Jedenfalls geht es auch in der digitalisierten Welt weiter um persönliche, um analoge Kontaktpflege. „Gewisse Dinge werden wir nie am Telefon oder per Videokonferenz oder via E-Mail besprechen“, sagt Rottenberger. In Krisenfällen oder bei Rüstungsfragen brauche es „etablierte Kanäle“: „Da geht es immer auch um Vertrauen.“
Arabische Halbinsel im Blick
Vier der sechs Länder, zu denen Österreich nun neue militärdiplomatische Beziehungen aufbaut, liegen auf der arabischen Halbinsel, nämlich Katar, der Oman, Saudiarabien und die Vereinigten Arabischen Emirate. Das Portfolio wird darüber hinaus um Südafrika erweitert, eine „kontinentalen Großmacht“, wie Kammel sagt, und ein Gründerstaat der BRICS-Gruppe, sowie um Mozambique. Die sechs neuen Länder werden dabei, wie die Mehrzahl der Staaten, von Attachés an anderen Standorten „mitbetreut“.

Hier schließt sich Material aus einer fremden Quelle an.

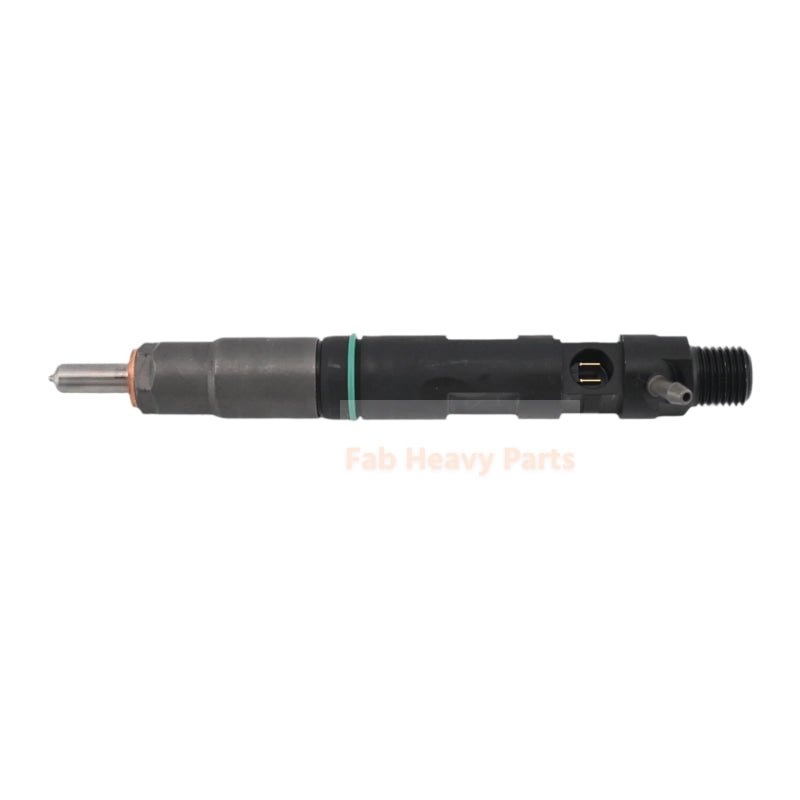 3 PCS Fuel Injector 28359042 - Fab Heavy Parts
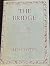 The Bridge: Poems, 1939–1944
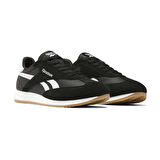Reebok 100251859 Run 70 Spor Ayakkabı Siyah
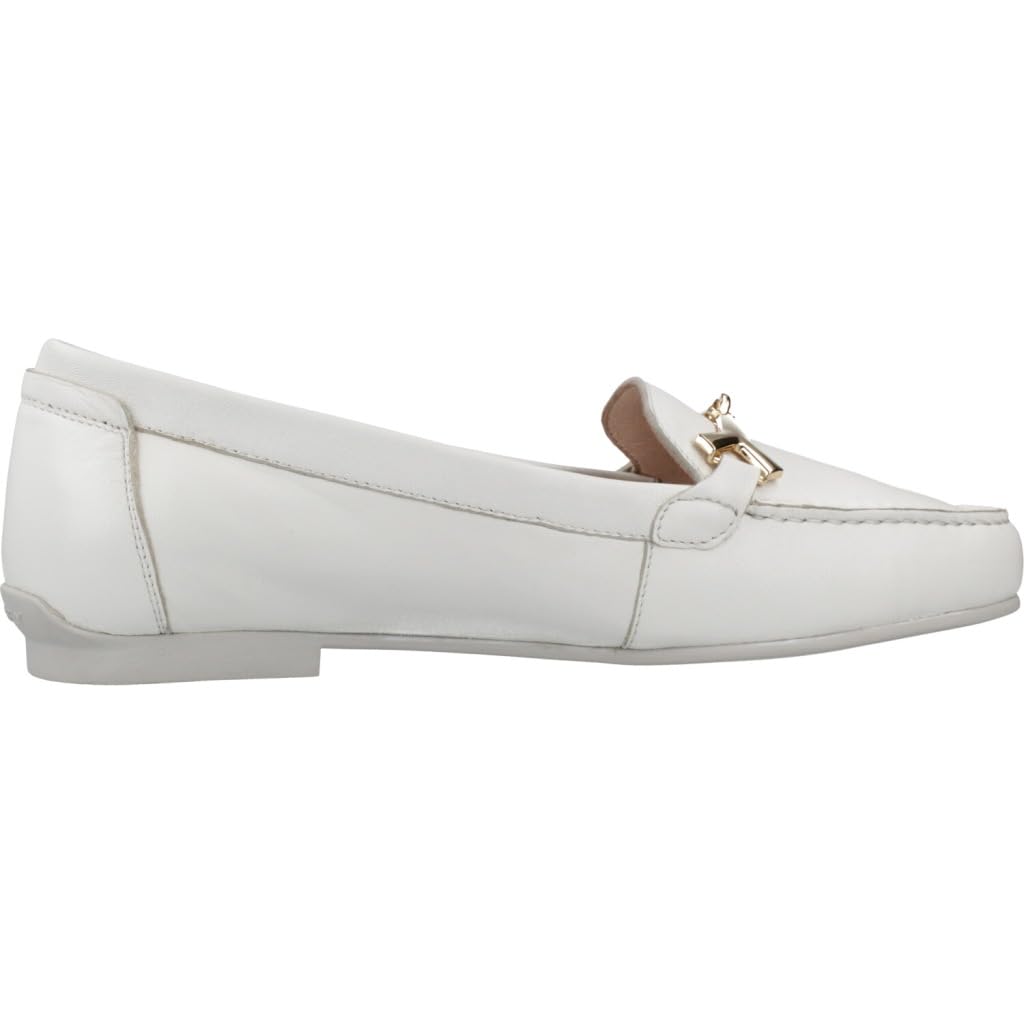Stonefly Capri III 6 Nappa Lth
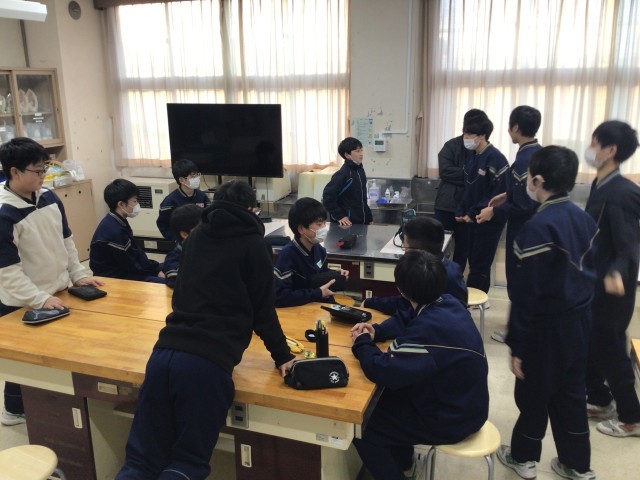 https://koriyama.schoolweb.ne.jp/0720006/blog_img/232091808?tm=20250227164452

Die Aufteilung der Zuständigkeiten erzählt dabei viel über geopolitische Rivalitäten und Partnerschaften. Sie ist wie ein Crashkurs in internationalen Beziehungen. Um Katar kümmert sich zum Beispiel künftig der Verteidigungsattaché im Iran, weil das sunnitische Katar ganz anders als etwa das ebenfalls sunnitische Saudiarabien freundschaftliche Beziehungen zum schiitischen Iran pflegt. Mittelfristig solle das militärdiplomatische Netzwerk auch in Ostasien enger werden, sagt Kammel, wegen der Brennpunkte dort – Stichwort Südchinesisches Meer und Taiwan. Und auch dort deuten die geopolitischen Rivalitäten in der Militärdiplomatie an, wenn zum Beispiel Japan vom Attaché im China „nur“mitbetreut wird, weil China im Fall eines rotweiß-roten Attachébüros in Tokio die Akkreditierung in Peking entziehen würde.
Militärdiplomatische Turbulenzen hat es zuletzt rund um die Nato gegeben. Bündnismitglied Rumänien verschleppte mehrfach seit August 2023 die Akkreditierung von zwei Bundesheer-Offizieren bei der Allianz – eine Revanche für Österreichs Schengen-Veto. Inzwischen aber gibt es da wie dort Bewegung, und Rumänien hat die Akkreditierung der beiden Österreicher abgenickt. „Die Presse“berichtete.
Sobald die Formalien erledigt sind, werden die zwei Offiziere ins militärische Hauptquartier der Nato in Mons, Belgien, sowie an den niederländischen NatoStandort Brunssum entsandt. Österreich ist zwar kein Nato-Mitglied, aber ein Partnerstaat, der vielfach mit dem Bündnis kooperiert und im Kosovo auch an einer Nato-geführten (vom UN-Sicherheitsrat mandatierten) Mission beteiligt ist.